Stored items from a collection:
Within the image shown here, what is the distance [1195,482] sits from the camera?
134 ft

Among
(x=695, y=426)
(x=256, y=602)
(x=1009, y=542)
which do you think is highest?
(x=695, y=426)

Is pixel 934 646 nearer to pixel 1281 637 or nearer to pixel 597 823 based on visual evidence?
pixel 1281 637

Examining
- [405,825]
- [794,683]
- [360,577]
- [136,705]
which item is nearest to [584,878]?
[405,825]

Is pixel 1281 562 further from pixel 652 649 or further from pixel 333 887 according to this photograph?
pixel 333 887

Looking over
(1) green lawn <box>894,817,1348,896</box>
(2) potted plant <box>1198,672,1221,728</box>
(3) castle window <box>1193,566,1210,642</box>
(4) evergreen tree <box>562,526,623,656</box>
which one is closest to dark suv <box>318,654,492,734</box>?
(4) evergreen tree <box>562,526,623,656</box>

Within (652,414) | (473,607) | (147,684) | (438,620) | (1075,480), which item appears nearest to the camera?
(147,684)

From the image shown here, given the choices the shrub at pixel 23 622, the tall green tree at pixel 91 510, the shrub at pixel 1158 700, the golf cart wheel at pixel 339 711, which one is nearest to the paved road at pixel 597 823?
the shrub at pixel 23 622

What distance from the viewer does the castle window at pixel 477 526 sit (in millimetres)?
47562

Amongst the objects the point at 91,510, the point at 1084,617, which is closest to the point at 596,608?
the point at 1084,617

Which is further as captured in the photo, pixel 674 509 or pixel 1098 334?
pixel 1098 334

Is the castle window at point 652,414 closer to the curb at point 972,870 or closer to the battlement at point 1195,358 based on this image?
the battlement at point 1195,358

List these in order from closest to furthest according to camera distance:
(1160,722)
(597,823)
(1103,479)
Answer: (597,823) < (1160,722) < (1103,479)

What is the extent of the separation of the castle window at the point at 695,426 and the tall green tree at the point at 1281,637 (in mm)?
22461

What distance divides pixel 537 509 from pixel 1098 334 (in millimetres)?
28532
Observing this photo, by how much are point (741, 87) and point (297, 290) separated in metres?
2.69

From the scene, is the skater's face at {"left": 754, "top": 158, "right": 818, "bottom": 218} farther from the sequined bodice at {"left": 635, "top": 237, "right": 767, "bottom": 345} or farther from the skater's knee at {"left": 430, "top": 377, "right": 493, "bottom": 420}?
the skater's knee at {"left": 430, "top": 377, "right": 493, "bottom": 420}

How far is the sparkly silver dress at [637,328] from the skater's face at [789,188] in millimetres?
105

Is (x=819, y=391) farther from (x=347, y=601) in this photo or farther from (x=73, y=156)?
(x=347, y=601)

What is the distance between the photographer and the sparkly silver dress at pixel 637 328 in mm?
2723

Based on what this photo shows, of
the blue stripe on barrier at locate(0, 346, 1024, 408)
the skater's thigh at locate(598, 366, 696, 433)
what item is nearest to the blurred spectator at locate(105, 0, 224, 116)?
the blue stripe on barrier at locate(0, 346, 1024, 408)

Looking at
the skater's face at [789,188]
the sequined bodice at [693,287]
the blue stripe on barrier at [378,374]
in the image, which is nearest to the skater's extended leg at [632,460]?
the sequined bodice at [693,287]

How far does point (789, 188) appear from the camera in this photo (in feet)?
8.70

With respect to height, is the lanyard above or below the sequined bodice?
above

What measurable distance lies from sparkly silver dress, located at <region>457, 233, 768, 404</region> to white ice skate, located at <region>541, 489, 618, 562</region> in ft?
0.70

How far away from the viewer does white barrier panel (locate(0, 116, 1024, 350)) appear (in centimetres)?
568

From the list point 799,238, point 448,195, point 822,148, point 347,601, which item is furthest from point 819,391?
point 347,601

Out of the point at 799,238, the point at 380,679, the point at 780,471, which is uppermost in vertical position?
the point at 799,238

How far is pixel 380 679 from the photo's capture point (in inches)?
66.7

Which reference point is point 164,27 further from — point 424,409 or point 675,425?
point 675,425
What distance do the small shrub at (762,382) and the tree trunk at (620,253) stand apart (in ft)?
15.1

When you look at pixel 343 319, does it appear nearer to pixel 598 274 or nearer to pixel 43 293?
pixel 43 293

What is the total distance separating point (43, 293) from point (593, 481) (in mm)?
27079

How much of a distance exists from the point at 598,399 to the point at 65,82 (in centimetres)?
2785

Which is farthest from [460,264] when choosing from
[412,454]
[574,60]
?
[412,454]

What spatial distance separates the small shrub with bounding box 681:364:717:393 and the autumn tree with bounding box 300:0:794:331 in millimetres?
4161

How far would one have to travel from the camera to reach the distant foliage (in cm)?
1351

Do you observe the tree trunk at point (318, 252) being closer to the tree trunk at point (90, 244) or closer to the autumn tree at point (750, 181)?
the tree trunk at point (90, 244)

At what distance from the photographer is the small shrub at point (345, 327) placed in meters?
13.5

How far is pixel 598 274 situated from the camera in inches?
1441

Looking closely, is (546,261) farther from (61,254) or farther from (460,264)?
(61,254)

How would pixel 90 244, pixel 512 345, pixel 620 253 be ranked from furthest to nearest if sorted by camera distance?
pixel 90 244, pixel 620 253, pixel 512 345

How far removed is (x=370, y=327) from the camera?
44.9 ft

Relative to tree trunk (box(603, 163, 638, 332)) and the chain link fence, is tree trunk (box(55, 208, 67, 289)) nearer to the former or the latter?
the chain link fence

What you are asked to do —
The line containing "At what distance" marks the start; retype it and each line after it through the end of the records above, exactly.

Answer —
At what distance from the photographer is the small shrub at point (345, 327) placed in meters?
13.5

How far is pixel 598 274 situated from the camera in inches?
1441

Looking closely, is (546,261) farther from (61,254) or farther from (460,264)?
(61,254)

How would pixel 90 244, pixel 512 345, pixel 620 253 be ranked from furthest to nearest if sorted by camera distance?
pixel 90 244, pixel 620 253, pixel 512 345

How far removed is (x=370, y=327) from the camera?
44.9 ft

Relative to tree trunk (box(603, 163, 638, 332)) and the chain link fence, is tree trunk (box(55, 208, 67, 289)) nearer to the former or the latter?
the chain link fence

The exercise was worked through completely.